### [Task]
Leave the pictures out, and print everything else in the records exactly.

### [Material provided]

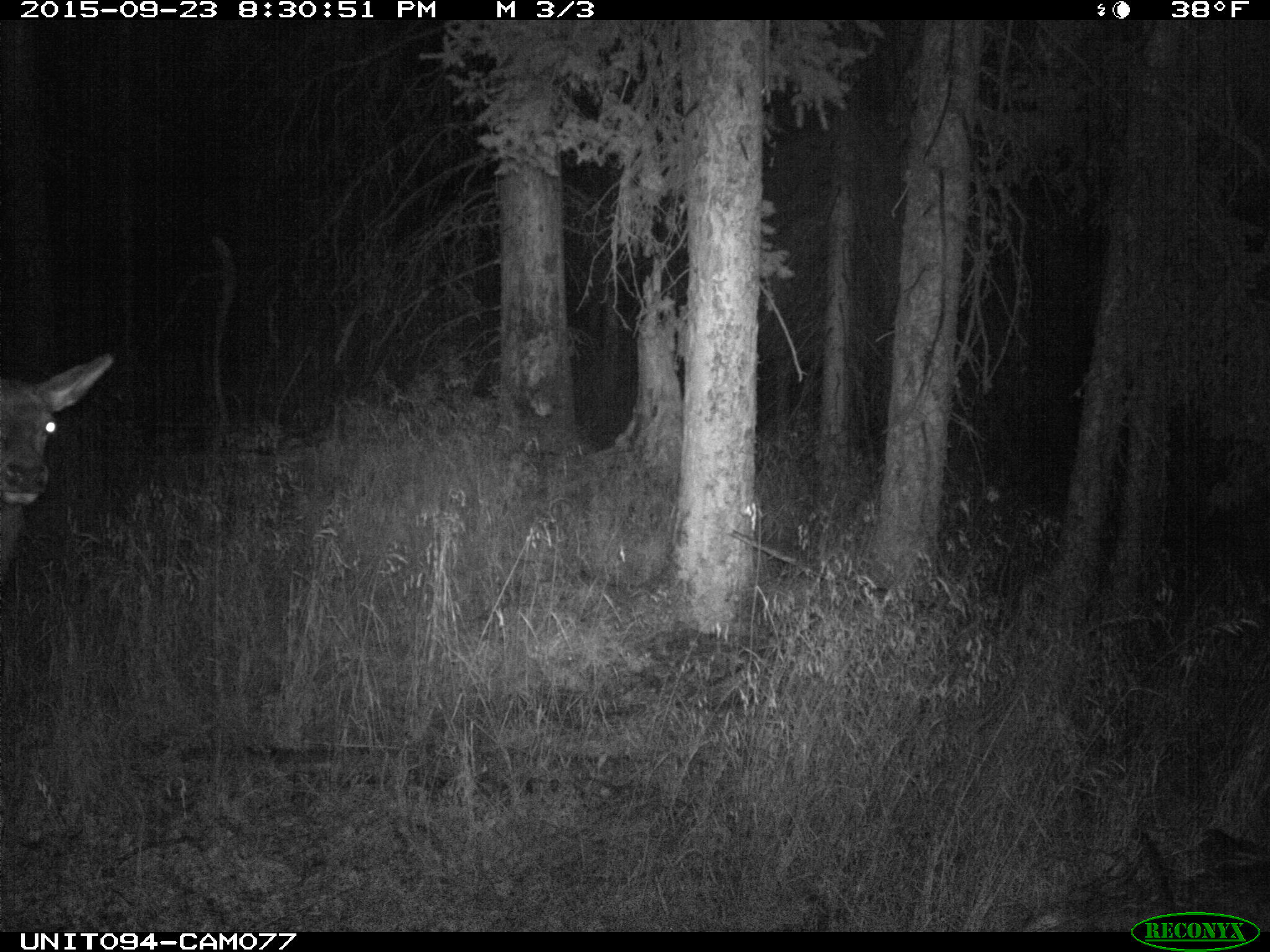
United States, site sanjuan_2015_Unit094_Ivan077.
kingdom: Animalia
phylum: Chordata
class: Mammalia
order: Artiodactyla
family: Cervidae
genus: Cervus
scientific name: Cervus elaphus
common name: red deer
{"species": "Cervus elaphus (red deer)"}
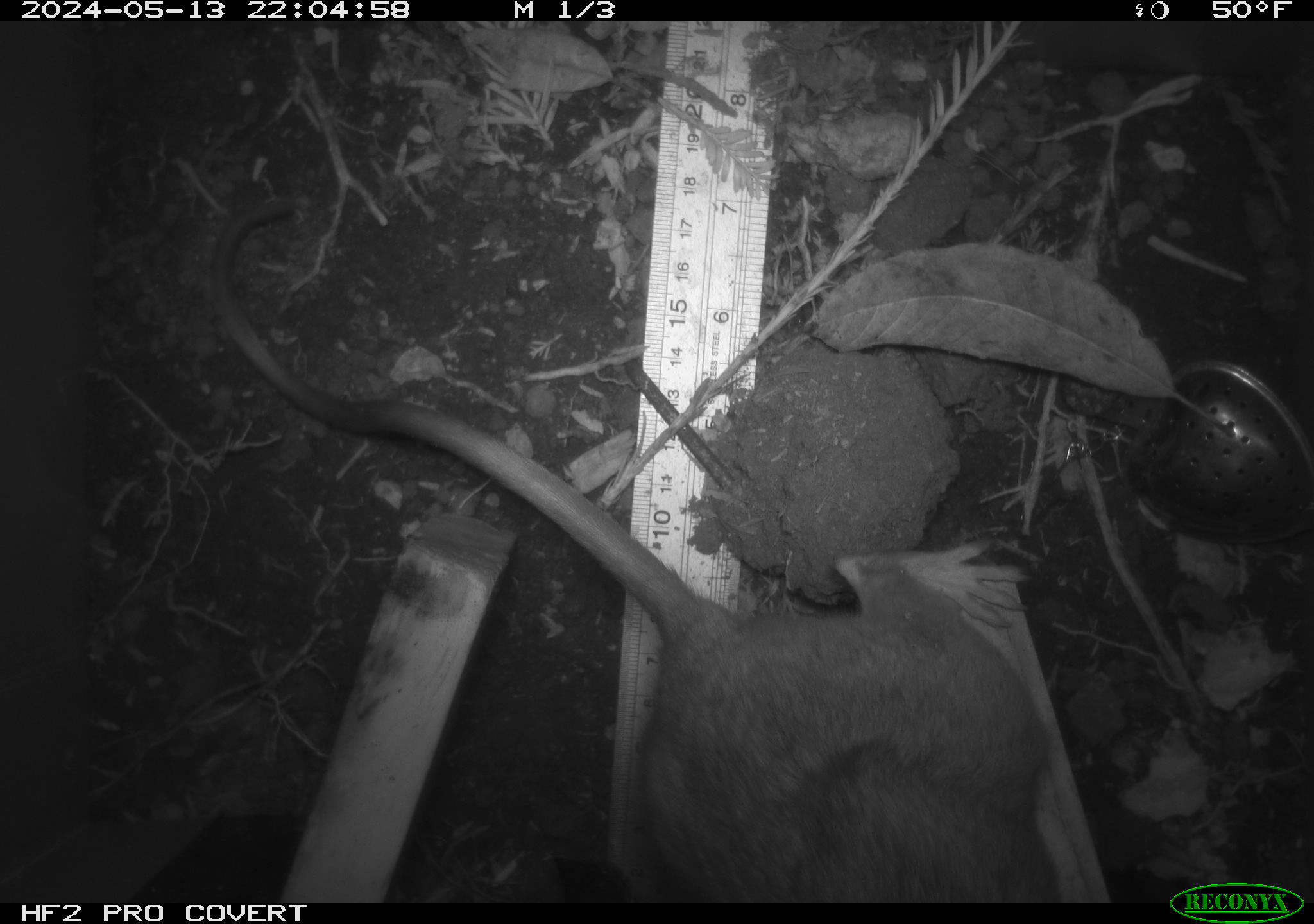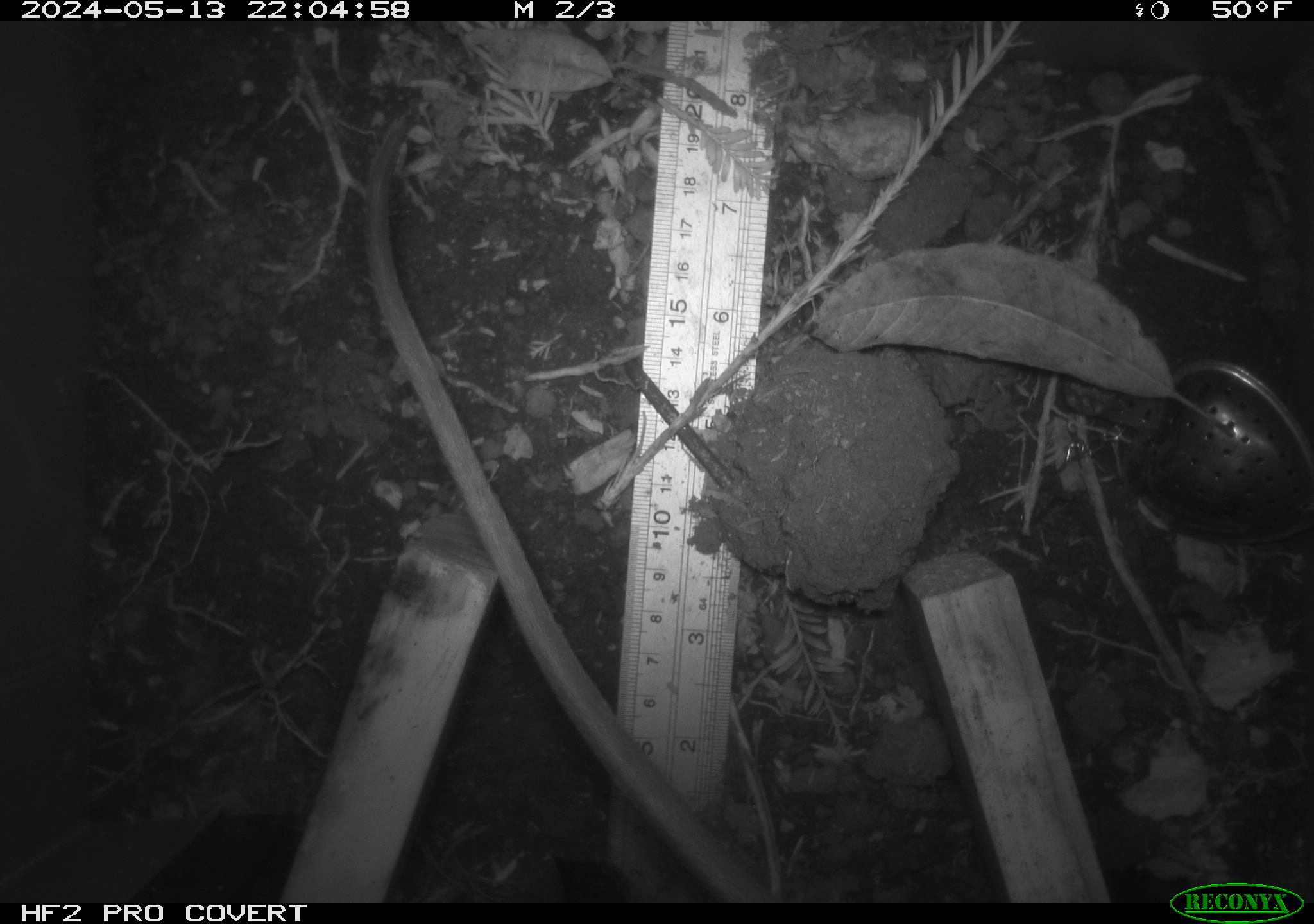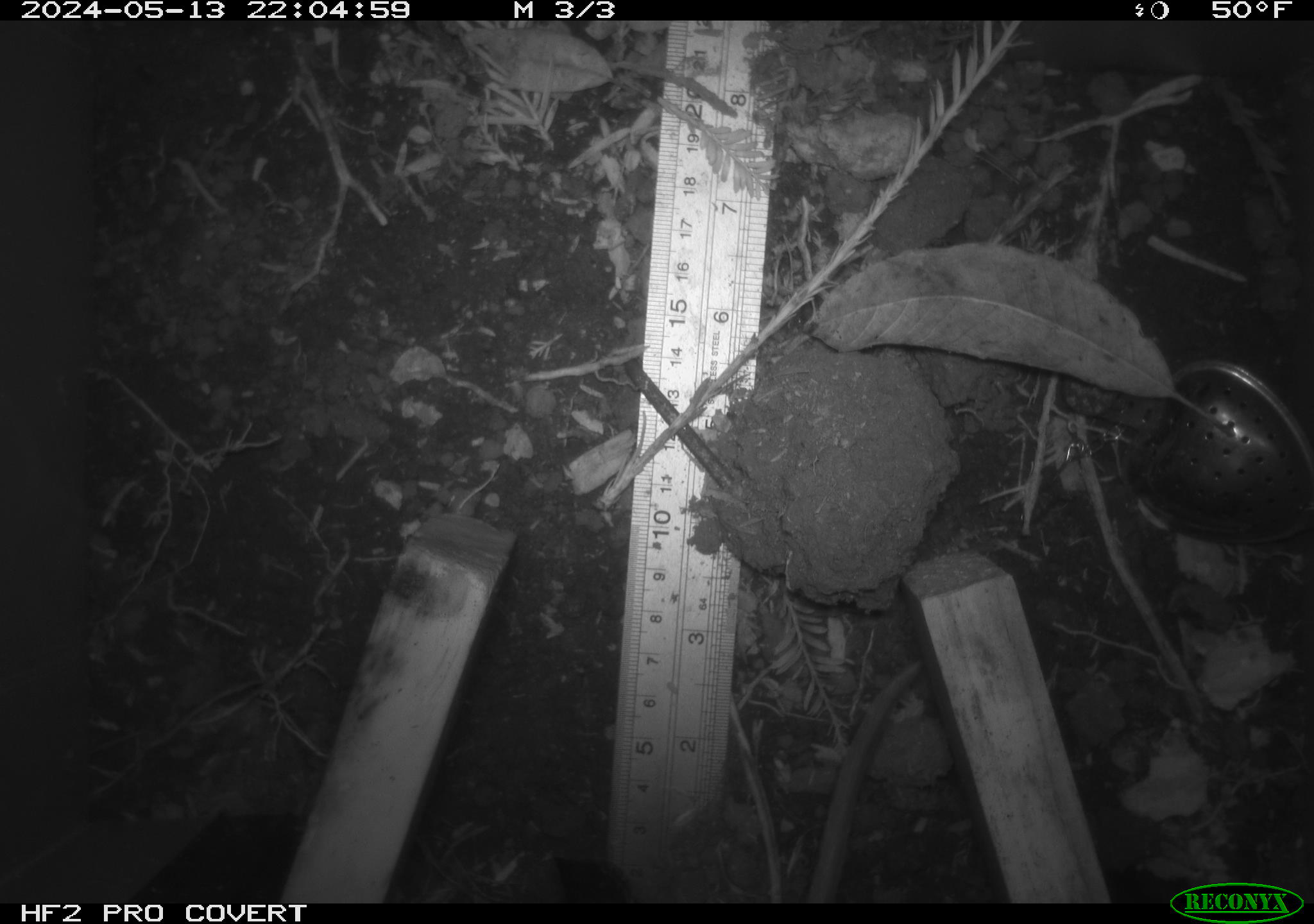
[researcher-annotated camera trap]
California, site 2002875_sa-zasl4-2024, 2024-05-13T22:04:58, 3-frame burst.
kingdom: Animalia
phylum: Chordata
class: Mammalia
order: Rodentia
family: Cricetidae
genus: Neotoma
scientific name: Neotoma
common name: pack rat or woodrat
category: neotoma species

### [Completed task]
United States, site sanjuan_2015_Unit094_Ivan077.
kingdom: Animalia
phylum: Chordata
class: Mammalia
order: Artiodactyla
family: Cervidae
genus: Cervus
scientific name: Cervus elaphus
common name: red deer
{"species": "Cervus elaphus (red deer)"}
[researcher-annotated camera trap]
California, site 2002875_sa-zasl4-2024, 2024-05-13T22:04:58, 3-frame burst.
kingdom: Animalia
phylum: Chordata
class: Mammalia
order: Rodentia
family: Cricetidae
genus: Neotoma
scientific name: Neotoma
common name: pack rat or woodrat
category: neotoma species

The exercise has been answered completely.